Set task A:
Translate this sentence from the wormhole post below into Spanish: "Carl wanted a method of moving a human character faster than light though not in a manner violating Relativity."
Set task B:
Please pick up the wormhole post below after its final sentence and carry it forward.

Excerpt:
= = = = =

Tuesday, September 23, 2008

Four Degrees of Freedom (of Rotation) cont.

Introduction:Different solutions, to Einstein’s field equations, in pioneering works by Michael S. Morris[1] [40] [43] [61], Kip S. Thorne [1] [40] [43] [61], and Ulvi Yurtsever [1] [61], were found at the behest of a popular science fiction writer by the name of Carl Sagan. Carl wanted a method of moving a human character faster than light though not in a manner violating Relativity. However, there were others before Carl. The concept of Blackholes and wormholes were imagined almost as soon as Einstein published General Relativity. Schwarzschild, a mathematician, in the same year that they were published, found several solutions to Einstein’s equations.

In 1916, less than a year after Einstein had formulated his equations of the general theory,an Austrian, Ludwig Flamm, had realized that Schwarzschild's solution to Einstein's equations described a Blackhole connecting two regions of ‘flat’ spacetime, or two different points of the same universe. Einstein himself, working at Princeton with Nathan Rosen in the 1930s, had discovered that the equations seemed to actually represent a wormhole as a bridge between two regions of flat space-time a phenomenon known as an "Einstein-Rosen bridge".

Matt Visser [2] [4] [5] [36] [37] [41] [42] [54] [118] [119] [122] [123] [126] [128] [130] [131] has done much to add clarity to the subject of the variations of different methods that might produce wormholes and the various kinds of mathematics that go with them. As of this writing, [7], has come the closest to correctly describing a wormhole, without the advantage of actually seeing one form. Nor actually watch something disappear from their present spacetime point to a future/nearby spacetime point. Nor then watch the wormhole close. Only to find the object, that disappeared, a couple of days later, in a place they just looked at not more two hours before they left for breakfast, upon their return from said breakfast.There have been a number of tries using Euclidian [149] and Lorentzian [41] methods. There are others too numerous to detail here [3] [6] [8] [9] [10] [11 – 39] [44 – 53] [55 – 60] [62 – 117] [120] [121] [124] [125] [127] [129] [132 – 153].

= = = = =

Dataset excerpts:
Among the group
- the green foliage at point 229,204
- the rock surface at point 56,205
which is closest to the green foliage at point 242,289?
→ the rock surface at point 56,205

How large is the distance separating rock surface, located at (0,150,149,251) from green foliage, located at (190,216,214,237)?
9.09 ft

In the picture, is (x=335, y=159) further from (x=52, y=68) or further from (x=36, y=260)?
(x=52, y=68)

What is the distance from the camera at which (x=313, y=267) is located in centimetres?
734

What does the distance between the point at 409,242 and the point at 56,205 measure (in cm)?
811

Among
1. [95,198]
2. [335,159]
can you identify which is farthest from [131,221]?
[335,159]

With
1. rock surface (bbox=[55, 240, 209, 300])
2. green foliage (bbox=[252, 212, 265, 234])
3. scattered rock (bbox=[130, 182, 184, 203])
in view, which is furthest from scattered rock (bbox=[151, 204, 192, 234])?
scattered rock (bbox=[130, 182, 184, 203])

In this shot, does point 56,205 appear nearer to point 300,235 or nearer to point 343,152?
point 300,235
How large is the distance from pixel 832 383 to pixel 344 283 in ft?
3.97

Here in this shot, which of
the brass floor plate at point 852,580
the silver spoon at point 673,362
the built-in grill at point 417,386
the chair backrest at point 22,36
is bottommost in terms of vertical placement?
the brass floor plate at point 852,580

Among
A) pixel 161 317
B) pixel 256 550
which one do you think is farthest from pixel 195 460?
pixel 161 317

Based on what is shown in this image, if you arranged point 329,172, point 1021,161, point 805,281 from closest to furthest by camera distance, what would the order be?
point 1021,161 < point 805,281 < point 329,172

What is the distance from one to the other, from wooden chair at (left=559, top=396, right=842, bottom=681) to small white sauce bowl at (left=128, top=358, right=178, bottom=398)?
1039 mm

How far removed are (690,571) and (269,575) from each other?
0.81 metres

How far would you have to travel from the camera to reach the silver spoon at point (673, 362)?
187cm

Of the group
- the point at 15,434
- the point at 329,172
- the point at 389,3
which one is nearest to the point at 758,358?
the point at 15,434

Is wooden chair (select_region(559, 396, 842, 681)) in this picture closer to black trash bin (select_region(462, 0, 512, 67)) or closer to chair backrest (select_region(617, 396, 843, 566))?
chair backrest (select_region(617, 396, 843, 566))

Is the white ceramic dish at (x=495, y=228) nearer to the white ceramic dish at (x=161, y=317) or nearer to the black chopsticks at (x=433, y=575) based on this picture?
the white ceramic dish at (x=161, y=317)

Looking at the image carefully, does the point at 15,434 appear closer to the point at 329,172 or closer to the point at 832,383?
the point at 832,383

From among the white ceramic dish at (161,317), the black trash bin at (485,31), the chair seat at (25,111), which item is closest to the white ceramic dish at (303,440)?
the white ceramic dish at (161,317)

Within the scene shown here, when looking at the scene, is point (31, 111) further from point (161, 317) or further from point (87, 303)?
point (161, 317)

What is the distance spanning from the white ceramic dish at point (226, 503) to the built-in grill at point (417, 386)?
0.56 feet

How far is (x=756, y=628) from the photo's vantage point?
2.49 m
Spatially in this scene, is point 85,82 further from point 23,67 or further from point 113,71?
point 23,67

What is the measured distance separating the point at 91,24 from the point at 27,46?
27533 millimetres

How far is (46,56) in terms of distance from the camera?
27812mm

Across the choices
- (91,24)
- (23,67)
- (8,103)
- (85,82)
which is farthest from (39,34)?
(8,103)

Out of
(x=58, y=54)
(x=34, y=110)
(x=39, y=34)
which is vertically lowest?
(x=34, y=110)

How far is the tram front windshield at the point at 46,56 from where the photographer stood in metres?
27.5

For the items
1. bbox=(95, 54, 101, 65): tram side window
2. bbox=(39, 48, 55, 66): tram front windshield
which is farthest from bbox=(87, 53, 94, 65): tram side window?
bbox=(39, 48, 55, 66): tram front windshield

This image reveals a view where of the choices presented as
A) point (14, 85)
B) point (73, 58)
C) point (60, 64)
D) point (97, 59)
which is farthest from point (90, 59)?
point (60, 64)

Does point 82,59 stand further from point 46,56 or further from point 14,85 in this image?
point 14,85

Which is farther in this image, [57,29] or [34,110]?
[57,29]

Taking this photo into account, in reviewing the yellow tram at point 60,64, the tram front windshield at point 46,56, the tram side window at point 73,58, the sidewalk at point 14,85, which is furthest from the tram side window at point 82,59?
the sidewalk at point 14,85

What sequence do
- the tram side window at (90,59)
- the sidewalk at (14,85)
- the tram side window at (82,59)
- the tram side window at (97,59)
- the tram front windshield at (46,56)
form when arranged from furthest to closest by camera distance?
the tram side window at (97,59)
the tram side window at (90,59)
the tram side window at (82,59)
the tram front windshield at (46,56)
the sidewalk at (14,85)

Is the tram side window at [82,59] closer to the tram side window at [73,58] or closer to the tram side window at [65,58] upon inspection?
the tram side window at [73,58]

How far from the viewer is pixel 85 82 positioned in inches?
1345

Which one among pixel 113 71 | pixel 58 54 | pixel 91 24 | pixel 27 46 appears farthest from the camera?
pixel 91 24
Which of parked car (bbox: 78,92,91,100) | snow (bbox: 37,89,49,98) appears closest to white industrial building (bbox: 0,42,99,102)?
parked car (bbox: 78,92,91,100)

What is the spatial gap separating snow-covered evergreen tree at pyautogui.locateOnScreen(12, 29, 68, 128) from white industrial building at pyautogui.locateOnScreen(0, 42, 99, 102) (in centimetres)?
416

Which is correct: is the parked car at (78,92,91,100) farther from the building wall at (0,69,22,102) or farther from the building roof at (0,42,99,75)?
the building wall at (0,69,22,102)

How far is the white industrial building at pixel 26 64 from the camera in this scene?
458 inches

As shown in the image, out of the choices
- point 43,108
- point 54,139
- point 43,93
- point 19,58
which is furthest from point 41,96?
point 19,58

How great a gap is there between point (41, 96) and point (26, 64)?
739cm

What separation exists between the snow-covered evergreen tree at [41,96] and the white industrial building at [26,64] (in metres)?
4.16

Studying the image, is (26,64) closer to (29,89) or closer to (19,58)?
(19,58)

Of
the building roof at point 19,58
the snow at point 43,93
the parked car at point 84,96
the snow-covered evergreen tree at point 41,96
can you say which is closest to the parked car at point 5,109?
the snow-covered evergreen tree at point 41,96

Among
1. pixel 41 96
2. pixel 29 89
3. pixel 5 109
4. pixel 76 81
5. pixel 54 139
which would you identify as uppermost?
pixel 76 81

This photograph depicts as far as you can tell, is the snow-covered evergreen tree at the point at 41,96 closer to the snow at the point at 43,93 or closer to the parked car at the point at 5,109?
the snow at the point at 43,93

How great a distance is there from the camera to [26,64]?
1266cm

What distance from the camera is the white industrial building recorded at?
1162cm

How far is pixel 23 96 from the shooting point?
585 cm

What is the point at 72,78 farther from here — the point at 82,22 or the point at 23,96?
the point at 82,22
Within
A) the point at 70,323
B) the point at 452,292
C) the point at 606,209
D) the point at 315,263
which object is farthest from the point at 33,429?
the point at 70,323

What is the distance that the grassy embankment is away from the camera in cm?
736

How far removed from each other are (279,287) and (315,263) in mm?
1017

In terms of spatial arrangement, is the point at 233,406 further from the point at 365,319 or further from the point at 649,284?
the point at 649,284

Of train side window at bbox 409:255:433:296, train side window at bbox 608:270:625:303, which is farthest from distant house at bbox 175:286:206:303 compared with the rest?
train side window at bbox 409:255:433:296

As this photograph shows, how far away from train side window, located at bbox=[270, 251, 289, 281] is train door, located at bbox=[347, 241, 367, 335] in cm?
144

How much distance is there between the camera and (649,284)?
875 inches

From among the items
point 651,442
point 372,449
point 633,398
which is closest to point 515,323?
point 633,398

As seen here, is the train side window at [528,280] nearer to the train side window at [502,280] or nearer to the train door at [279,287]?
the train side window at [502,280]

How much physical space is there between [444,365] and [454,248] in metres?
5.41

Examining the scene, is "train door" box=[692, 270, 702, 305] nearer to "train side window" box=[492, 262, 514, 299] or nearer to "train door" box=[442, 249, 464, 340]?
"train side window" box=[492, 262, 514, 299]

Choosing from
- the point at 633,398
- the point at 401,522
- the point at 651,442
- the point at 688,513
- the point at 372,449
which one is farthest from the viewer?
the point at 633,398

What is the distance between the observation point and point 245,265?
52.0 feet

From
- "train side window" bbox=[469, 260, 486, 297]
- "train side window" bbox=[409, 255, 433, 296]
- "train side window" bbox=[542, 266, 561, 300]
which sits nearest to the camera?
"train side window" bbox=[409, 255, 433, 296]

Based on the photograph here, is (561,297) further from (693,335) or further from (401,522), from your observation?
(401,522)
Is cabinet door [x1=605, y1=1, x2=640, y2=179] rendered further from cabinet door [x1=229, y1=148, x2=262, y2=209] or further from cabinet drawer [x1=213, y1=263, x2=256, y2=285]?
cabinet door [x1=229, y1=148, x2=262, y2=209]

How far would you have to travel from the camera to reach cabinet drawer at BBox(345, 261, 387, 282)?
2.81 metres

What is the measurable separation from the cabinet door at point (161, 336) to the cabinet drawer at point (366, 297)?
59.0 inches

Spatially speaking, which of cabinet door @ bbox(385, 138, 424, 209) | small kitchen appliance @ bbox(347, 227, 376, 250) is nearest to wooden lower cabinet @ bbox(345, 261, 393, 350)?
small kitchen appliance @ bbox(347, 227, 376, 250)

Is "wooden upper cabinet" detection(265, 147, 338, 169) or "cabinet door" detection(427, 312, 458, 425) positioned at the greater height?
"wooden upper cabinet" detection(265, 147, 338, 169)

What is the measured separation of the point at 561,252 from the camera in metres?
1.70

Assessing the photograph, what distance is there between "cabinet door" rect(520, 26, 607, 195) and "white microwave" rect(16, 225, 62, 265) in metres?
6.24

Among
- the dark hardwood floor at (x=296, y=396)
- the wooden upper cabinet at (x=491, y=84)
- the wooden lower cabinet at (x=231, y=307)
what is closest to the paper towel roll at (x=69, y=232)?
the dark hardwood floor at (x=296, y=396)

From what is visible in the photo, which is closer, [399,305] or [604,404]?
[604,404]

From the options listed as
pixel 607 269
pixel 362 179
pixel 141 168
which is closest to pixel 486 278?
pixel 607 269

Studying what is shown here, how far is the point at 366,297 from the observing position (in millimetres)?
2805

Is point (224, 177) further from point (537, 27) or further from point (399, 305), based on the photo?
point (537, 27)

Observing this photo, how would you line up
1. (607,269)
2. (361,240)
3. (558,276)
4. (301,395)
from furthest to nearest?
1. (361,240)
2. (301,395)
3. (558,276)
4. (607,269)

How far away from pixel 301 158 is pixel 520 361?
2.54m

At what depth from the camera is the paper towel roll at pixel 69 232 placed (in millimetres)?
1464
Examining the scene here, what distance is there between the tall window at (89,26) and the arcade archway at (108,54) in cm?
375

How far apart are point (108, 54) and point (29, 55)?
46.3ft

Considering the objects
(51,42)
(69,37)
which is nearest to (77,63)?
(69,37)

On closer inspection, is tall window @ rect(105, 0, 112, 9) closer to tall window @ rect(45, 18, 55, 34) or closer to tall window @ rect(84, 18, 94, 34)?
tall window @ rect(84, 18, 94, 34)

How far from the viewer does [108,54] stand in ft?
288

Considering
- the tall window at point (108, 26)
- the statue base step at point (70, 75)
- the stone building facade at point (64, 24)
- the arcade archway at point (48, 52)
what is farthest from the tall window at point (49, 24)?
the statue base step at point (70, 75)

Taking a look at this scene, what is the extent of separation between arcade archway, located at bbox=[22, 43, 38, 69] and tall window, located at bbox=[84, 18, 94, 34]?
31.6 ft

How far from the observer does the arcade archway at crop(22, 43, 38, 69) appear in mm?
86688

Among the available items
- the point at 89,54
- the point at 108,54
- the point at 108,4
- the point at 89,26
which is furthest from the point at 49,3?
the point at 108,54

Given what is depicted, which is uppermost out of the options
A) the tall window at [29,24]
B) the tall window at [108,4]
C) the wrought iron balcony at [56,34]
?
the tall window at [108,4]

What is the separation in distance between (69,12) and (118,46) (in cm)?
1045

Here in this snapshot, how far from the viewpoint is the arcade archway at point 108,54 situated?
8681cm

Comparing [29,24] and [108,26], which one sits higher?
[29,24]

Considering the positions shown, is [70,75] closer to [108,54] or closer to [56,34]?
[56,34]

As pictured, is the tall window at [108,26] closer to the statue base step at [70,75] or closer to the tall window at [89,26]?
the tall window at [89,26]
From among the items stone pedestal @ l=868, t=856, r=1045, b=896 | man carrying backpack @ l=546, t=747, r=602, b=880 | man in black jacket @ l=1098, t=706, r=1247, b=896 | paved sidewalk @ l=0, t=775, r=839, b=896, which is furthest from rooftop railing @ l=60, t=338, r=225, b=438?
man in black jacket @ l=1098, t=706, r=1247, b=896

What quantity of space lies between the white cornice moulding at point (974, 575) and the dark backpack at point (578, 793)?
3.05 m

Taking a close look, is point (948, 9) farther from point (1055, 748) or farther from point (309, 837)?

= = = = =

Exercise answer A:
Carl quería un método para mover a un personaje humano más rápido que la luz, aunque no de una manera que violara la Relatividad.

Exercise answer B:
The various branches of chemistry and mechanical physics have well defined matter in its various forms. The table of elements is an excellent example of the repeatable information about the different kinds of matter from a nucleus and electrons point of view. Particle physicists have tried to crack the proton and electron with some success, and have tried to map out the nature of particles, from a particle point of view, as to what goes into the makeup of any one particle that they have been able to make and detect in colliders. Astronomical observations have also added information to both chemistry and particle physics, and provides a ‘cosmological’ point of view and services Einstein’s GR.  String theorists have given us more ‘linear’ dimensions.

Wednesday, September 17, 2008

Four Degrees of Freedom (of Rotation)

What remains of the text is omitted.